— What to work on —
Count every line of the listing where the string "model" occurs, and reply with the count alone.
:: Data for processing ::
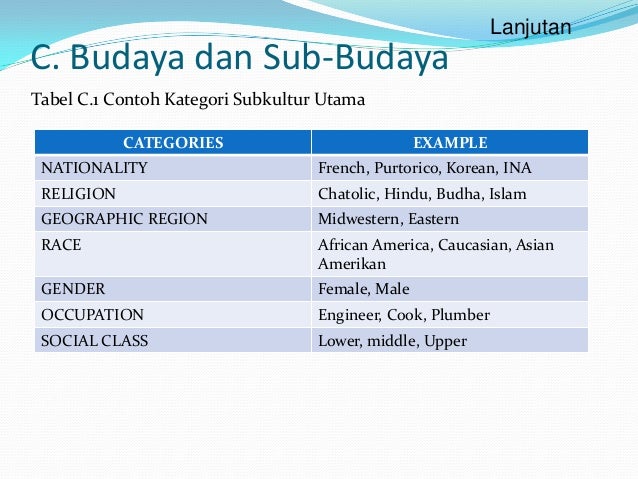 Lanjutan

C. Budaya dan Sub-Budaya

Tabel C.1 Contoh Kategori Subkultur Utama

| CATEGORIES | EXAMPLE |
|---|---|
| NATIONALITY | French, Purtorico, Korean, INA |
| RELIGION | Chatolic, Hindu, Budha, Islam |
| GEOGRAPHIC REGION | Midwestern, Eastern |
| RACE | African America, Caucasian, Asian Amerikan |
| GENDER | Female, Male |
| OCCUPATION | Engineer, Cook, Plumber |
| SOCIAL CLASS | Lower, middle, Upper |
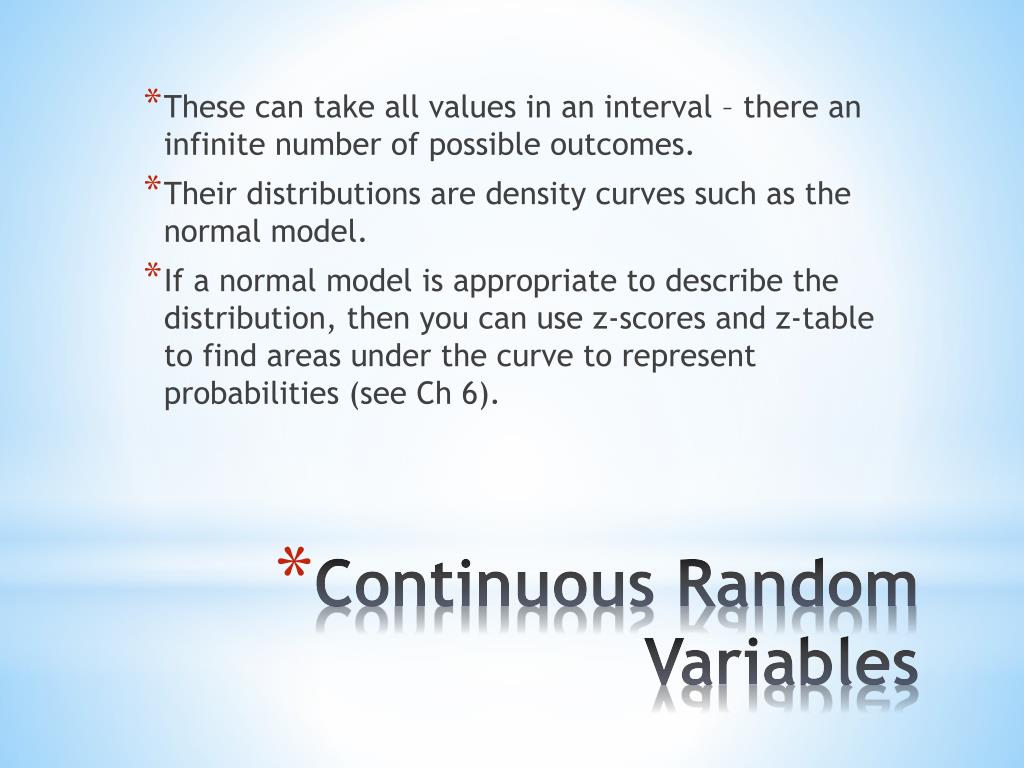 *These can take all values in an interval – there an infinite number of possible outcomes.

*Their distributions are density curves such as the normal model.

*If a normal model is appropriate to describe the distribution, then you can use z-scores and z-table to find areas under the curve to represent probabilities (see Ch 6).

*Continuous Random Variables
:::
— Response area —
2